TEXTO FORNECIDO –
· · ·

O local funcionou como um órgão clandestino de tortura do Exército brasileiro durante o regime, e o caso versa sobre crimes contra a militante Inês Etienne Romeu, considerada a única sobrevivente do aparelho.
Nesse caso, os magistrados deram provimento a um recurso do MPF que apontou que a conduta de Camarão não pode ser abarcada pela Lei da Anistia, que a jurisprudência da CIDH deve ser seguida e a ação penal deve prosseguir. Camarão voltou à condição de réu que havia sido estipulada pelo próprio TRF-2 em 2019, antes de a defesa impetrar recurso e conseguir a absolvição no primeiro grau. O caso é icônico porque foi a primeira vez que um militar se tornou réu por estupro na ditadura.
À época, e também no acórdão que anulou a decisão de primeira instância, o argumento foi semelhante: para a maioria dos desembargadores, “os crimes contra a humanidade são imprescritíveis e inanistiáveis”, e são inaplicáveis os dispositivos da Lei da Anistia que impedem a “persecução penal de acusados de prática de crimes contra a humanidade”.
As ADPFs que estão paradas no Supremo podem também sanar um outro impasse, segundo Santos Júnior. Para ele, há diferença entre julgamentos de sobreviventes (ou de pessoas cujos corpos foram identificados) e de desaparecidos políticos. Neste último caso, caracteriza-se o crime permanente, e o Supremo poderia determinar, de uma vez por todas, como a Justiça deve proceder nessas situações. No caso de Inês Romeu, o fato de ela ter sobrevivido e prestado depoimento influenciou no recebimento da denúncia contra os militares.

· · ·

MATERIAL FORNECIDO –

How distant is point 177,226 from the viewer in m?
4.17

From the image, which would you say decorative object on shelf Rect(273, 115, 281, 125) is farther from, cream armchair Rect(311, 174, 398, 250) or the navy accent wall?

· · ·

PROBLEMA A RESOLVER – Cite, sem alterações, o trecho do texto sobre a Lei da Anistia que começa em “O local funcionou” e prossegue até “estupro na ditadura.”.

RESULTADO DO EXERCÍCIO –
O local funcionou como um órgão clandestino de tortura do Exército brasileiro durante o regime, e o caso versa sobre crimes contra a militante Inês Etienne Romeu, considerada a única sobrevivente do aparelho.
Nesse caso, os magistrados deram provimento a um recurso do MPF que apontou que a conduta de Camarão não pode ser abarcada pela Lei da Anistia, que a jurisprudência da CIDH deve ser seguida e a ação penal deve prosseguir. Camarão voltou à condição de réu que havia sido estipulada pelo próprio TRF-2 em 2019, antes de a defesa impetrar recurso e conseguir a absolvição no primeiro grau. O caso é icônico porque foi a primeira vez que um militar se tornou réu por estupro na ditadura.